— START OF Record excerpts —
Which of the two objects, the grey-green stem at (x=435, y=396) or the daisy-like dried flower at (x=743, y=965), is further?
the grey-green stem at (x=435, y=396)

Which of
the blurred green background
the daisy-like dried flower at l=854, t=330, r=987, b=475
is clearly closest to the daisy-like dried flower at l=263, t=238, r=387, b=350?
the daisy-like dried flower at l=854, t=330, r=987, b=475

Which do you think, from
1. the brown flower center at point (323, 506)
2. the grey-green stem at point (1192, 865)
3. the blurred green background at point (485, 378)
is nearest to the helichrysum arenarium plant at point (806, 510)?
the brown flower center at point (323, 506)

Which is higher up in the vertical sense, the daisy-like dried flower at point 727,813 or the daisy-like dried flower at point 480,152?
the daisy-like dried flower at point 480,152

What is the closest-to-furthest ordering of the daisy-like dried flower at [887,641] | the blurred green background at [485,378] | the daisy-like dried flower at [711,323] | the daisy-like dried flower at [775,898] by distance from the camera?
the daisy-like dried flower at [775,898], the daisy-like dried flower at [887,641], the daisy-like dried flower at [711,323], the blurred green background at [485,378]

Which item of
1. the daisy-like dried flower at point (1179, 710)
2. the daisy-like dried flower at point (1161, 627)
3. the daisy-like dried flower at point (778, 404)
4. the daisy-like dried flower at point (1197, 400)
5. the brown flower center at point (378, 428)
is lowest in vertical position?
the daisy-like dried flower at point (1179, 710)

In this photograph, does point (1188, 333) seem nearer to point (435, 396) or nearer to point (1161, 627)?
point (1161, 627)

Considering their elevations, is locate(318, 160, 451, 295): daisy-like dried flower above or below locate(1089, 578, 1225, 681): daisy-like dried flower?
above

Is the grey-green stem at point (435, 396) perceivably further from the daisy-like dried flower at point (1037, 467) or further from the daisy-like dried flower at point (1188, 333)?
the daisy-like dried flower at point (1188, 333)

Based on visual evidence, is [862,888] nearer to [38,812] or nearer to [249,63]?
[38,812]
— END OF Record excerpts —
_Work instructions:_
Which lines of the listing above contain the string "nearer" with its case matching exactly? Return each such line in full.

_Worked solution:_
In this photograph, does point (1188, 333) seem nearer to point (435, 396) or nearer to point (1161, 627)?
Based on visual evidence, is [862,888] nearer to [38,812] or nearer to [249,63]?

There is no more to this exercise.